彼が演じた主人公ライオネル・エスログの持つ
意図せずに卑猥なまたは冒涜的な言葉を発する
障害を見事に演じている。
2時間24分と言う上映時間も、僕自身は全然
長く感じませんでした。と言うのもメインの
登場人物のキャラクターが丁寧に描かれている
ので謎が解けていくにつれて色々な部分で納得
出来てくる。とにかく情報量が多いので複数の
解釈が可能。障害を持つ社会的弱者の問題、
人種差別、政治と権力などなど。観ている側の
知性と集中力が試される。
Edward Norton曰く
『いま生きている時代に響く様に努力をすれば
よい作品になる。』と言う通り、現在ある社会
問題ともリンクしている。
個人的に一番刺さったのは、才能があり過ぎても
いけないんだなぁという事。人間は驕りやすい生
き物。持っている能力を発揮すれば、良い方にも
悪い方にも使える。欲望がある分、悪い方に使い
がちになってしまう。ただ、ハンディを持ってい
ても自分の才能を発揮できれば素敵な人生が送れ
る可能性もある。そんな感じ。

全体的に音と映像のヴィンテージな雰囲気が
たまらない良質な大人の映画です。
良かったらチェックしてみください。

一期一曲

今回は、映画の挿入歌であるThom Yorkeの
『Daily Battle』を。

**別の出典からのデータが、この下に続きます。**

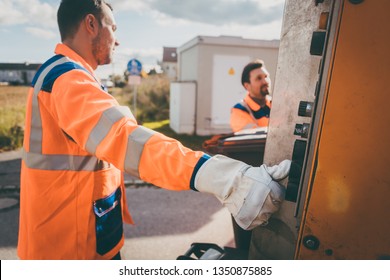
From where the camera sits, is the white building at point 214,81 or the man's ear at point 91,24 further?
the white building at point 214,81

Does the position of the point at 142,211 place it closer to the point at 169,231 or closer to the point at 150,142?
the point at 169,231

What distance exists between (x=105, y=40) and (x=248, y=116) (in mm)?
2114

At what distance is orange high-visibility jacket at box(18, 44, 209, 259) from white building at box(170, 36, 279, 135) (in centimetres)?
728

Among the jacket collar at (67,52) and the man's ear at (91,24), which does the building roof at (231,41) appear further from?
the jacket collar at (67,52)

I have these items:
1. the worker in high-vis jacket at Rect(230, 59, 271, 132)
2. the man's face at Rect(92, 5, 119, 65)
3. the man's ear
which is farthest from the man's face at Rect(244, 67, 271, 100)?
the man's ear

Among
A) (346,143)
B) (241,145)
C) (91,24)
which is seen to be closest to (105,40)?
(91,24)

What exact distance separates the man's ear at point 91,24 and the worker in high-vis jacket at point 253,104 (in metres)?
2.12

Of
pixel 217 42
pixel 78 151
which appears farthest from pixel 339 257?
pixel 217 42

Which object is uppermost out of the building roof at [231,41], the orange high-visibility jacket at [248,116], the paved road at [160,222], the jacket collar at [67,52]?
the building roof at [231,41]

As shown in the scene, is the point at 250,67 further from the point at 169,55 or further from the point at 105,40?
the point at 169,55

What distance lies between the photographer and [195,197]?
180 inches

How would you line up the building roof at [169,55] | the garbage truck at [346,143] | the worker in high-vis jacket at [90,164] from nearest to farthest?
the garbage truck at [346,143] < the worker in high-vis jacket at [90,164] < the building roof at [169,55]

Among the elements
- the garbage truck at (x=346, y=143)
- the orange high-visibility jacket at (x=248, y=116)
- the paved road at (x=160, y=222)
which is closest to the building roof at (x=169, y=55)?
the paved road at (x=160, y=222)

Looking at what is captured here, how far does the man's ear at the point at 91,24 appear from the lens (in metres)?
1.45
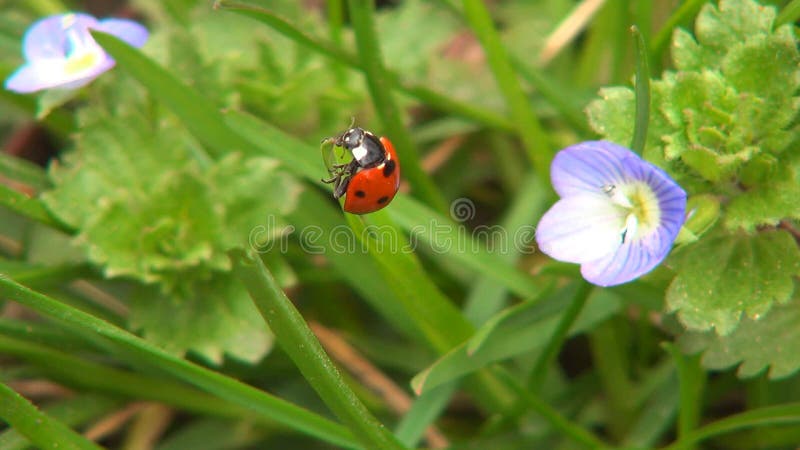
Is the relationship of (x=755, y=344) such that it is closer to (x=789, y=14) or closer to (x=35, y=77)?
(x=789, y=14)

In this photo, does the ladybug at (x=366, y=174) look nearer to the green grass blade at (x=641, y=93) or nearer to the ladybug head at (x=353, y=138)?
the ladybug head at (x=353, y=138)

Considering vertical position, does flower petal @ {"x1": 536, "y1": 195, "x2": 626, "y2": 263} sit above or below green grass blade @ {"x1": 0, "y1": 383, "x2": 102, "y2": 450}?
above

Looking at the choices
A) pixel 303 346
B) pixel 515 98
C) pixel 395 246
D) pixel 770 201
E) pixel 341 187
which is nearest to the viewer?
pixel 303 346

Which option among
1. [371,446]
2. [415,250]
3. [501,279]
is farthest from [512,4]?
[371,446]

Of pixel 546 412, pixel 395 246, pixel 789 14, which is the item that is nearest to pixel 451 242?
pixel 395 246

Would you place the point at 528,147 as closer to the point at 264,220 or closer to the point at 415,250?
the point at 415,250

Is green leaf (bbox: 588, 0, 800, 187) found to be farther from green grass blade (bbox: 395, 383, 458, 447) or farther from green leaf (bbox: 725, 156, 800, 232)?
green grass blade (bbox: 395, 383, 458, 447)

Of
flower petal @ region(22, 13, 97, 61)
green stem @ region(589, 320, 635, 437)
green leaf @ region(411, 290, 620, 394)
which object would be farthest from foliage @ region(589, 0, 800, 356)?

Thom Yorkeと言えば
Radioheadのヴォーカリストとして有名ですが、
Atoms for Peaceと言うバンドもやっていて
Red Hot Chili PeppersのベーシストFleaも
そのメンバーの一人。
この曲は、Edward NortonがThom Yorkeに
作曲依頼し誕生、Fleaも参加しています。
タイトルの“Daily Battle”は、劇中のセリフ
“誰もが日々戦っている”からきている模様。
劇中では、主人公の心情を効果的に演出して
くれていました。
また、この曲のジャズバラードverも劇中では
流れ、アレンジャーはジャズ・トランぺッター
のWynton Marsalisが担当。
派手さはありませんが、繊細で美しい1曲です。